Quiero decir: en términos estrictos el capitalismo no es una filosofía, no lo quiere ser, no tiene por qué serlo; el capitalismo es el modo que las personas encontraron para relacionarse en un marco de observancia de los derechos individuales y nada más. Ese contexto, conviene entenderlo, no es un invento que obedece a una premisa que deriva de una concepción o de un juicio de tipo ético cuya finalidad consistiría en favorecer un cierto camino de bienestar o de alegría o de felicidad o de seguridad entre las personas. Nada de eso: se respeta al individuo por la propia lógica del sistema, porque el individuo, con su empuje, ambición y creatividad, con su capacidad de realización y sus inquietudes es el protagonista de todos los intercambios; la libertad de expresarse, de salir o de entrar de las sociedades, de tener una justicia imparcial y de ser respetado en el goce de los derechos ocurre por pura y simple conveniencia del sistema. La libertad, en sentido social, es inherente al comercio, al intercambio de propiedades, a la ambición. De modo que hay que empezar por desacralizar: la teoría liberal es subalterna de la realidad del capitalismo, no su animadora o su madrina.
Ayn Rand lo expresa con inobjetable precisión: “En una sociedad capitalista, todas las relaciones humanas son voluntarias. Los hombres son libres de cooperar o no, de tratar con otro o no tratar, según les dicte su propio juicio individual, sus convicciones y sus intereses. Pueden tratar entre sí solo en términos y por medio de la razón, esto es, por medio de la discusión, la persuasión y el pacto voluntario por libre elección para beneficio mutuo. El derecho de consentir con otros no es problema en ninguna sociedad; lo que es crucial es el derecho de disentir. La institución de la propiedad privada protege y pone en práctica el derecho de disentir, y así deja abierto el camino para el más valioso atributo del hombre (valioso, personal, social y objetivamente): la mente creadora. Esta es la diferencia radical entre el capitalismo y el colectivismo. La justificación moral del capitalismo no radica en el argumento altruista de que representa el mejor medio de realizar el ‘bien común’. Es cierto que el capitalismo es, indudablemente, el mejor medio de realizar ese bien común (si acaso este término tiene algún sentido); pero esto es solamente una consecuencia secundaria. La justificación moral del capitalismo radica en el hecho de que es el único sistema adecuado a la naturaleza racional del hombre, que protege la supervivencia del hombre en tanto que hombre y cuyo principio rector es la justicia. Todo sistema social está basado expresa o implícitamente en alguna teoría ética. La noción tribal del bien común ha servido de justificación moral a la mayor parte de los sistemas sociales y a todas las tiranías de la historia. El grado de esclavitud o de libertad de una sociedad corresponde al grado en que este principio tribal ha sido invocado o ignorado. El bien común (o el interés público) es un concepto indefinido e indefinible. No existe una entidad real que sea la tribu o el público. La tribu (o el público o la sociedad) no es sino un cierto número de individuos humanos. Nada puede ser un bien para la tribu como tal; bien y valor corresponden solo a un organismo vivo, a un organismo vivo individual y no a una incorpórea red de relaciones”.

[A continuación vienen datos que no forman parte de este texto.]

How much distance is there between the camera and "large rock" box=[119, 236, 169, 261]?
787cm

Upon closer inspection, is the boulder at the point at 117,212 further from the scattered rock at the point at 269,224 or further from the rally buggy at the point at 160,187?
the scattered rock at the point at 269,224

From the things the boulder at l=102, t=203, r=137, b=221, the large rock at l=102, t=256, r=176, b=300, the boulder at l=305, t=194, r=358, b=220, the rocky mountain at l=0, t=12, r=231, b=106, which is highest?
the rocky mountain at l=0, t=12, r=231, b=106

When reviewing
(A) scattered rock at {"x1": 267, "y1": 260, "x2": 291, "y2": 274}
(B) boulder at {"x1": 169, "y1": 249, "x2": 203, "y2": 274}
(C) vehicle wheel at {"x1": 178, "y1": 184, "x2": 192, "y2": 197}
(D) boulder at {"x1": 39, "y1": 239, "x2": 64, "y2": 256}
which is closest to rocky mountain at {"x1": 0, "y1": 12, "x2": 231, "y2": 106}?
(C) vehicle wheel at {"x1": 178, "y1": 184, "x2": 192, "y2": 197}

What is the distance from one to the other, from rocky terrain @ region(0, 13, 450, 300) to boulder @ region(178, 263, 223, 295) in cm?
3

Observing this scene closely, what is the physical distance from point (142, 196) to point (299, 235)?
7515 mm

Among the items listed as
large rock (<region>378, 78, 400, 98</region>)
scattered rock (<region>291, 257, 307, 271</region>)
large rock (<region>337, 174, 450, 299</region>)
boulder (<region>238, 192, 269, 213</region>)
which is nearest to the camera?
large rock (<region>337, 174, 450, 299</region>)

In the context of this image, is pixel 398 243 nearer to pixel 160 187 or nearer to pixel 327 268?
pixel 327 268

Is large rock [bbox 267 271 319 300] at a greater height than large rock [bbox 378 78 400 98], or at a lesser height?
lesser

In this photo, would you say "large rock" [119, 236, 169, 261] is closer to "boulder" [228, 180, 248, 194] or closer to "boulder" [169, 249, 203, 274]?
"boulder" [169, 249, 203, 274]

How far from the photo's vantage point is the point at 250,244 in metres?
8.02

Carece de sentido hablar del bien común; no quiere decir nada. Es una metáfora detrás de la cual se esconde el afán de control autoritario de las decisiones económicas. Usar como criterio moral algo que no está definido, cuyos contornos son vagos, es una de las formas más eficaces de la arbitrariedad política, como bien dice Ayn Rand: “Un cheque moral en blanco a favor de quienes presumen de encarnar ese bien”.